[Directions for this task]
Present the lines of the listing below from the one containing "In relation to" through the one containing "2.52 metres", inclusive, as a numbered list, leaving out any blank lines.

[Exercise materials]

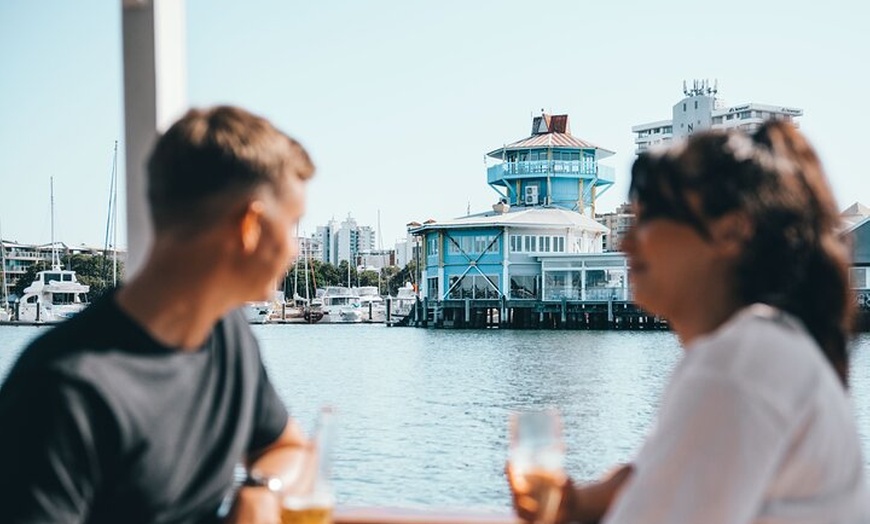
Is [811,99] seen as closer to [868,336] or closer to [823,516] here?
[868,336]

* * *

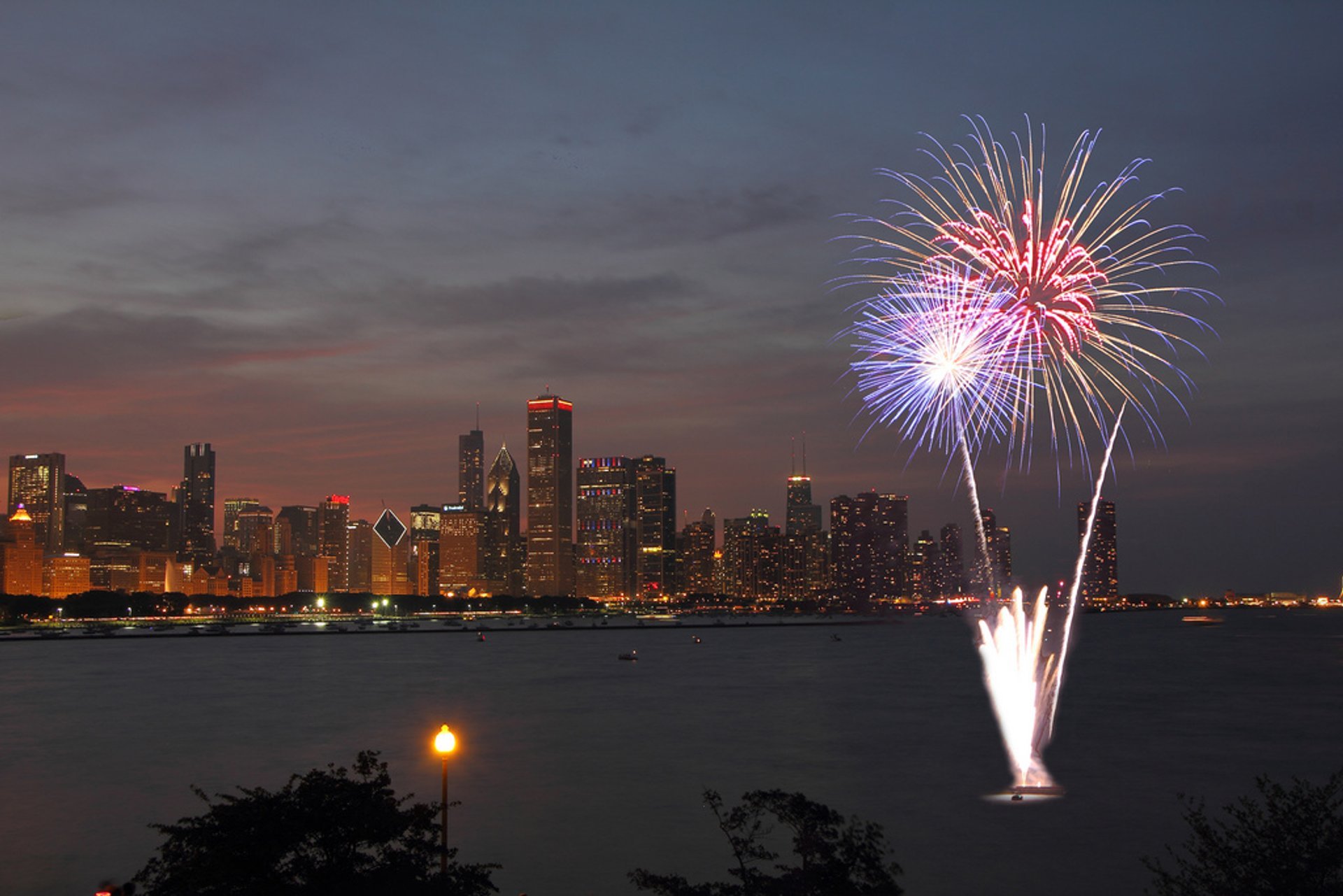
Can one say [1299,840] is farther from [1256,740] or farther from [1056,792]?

* * *

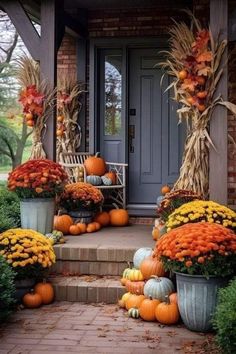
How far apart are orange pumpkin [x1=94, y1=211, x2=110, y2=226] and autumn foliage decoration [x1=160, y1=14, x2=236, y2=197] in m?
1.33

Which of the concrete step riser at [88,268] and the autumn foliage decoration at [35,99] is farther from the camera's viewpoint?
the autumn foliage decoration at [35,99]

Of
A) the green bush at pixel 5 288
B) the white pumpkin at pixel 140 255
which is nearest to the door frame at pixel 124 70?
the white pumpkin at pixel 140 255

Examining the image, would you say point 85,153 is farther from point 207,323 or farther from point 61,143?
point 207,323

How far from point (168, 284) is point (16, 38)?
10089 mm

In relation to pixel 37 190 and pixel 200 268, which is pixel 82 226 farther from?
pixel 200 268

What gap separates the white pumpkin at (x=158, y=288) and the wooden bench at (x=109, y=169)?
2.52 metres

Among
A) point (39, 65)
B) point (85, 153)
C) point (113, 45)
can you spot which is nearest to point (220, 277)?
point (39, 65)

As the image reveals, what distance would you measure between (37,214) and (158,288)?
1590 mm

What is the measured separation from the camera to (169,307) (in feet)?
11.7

[Answer below]
1. In relation to pixel 37 190 and pixel 200 268, which is pixel 82 226 farther from?
2. pixel 200 268
3. What gap separates the white pumpkin at (x=158, y=288) and the wooden bench at (x=109, y=169)?
4. 2.52 metres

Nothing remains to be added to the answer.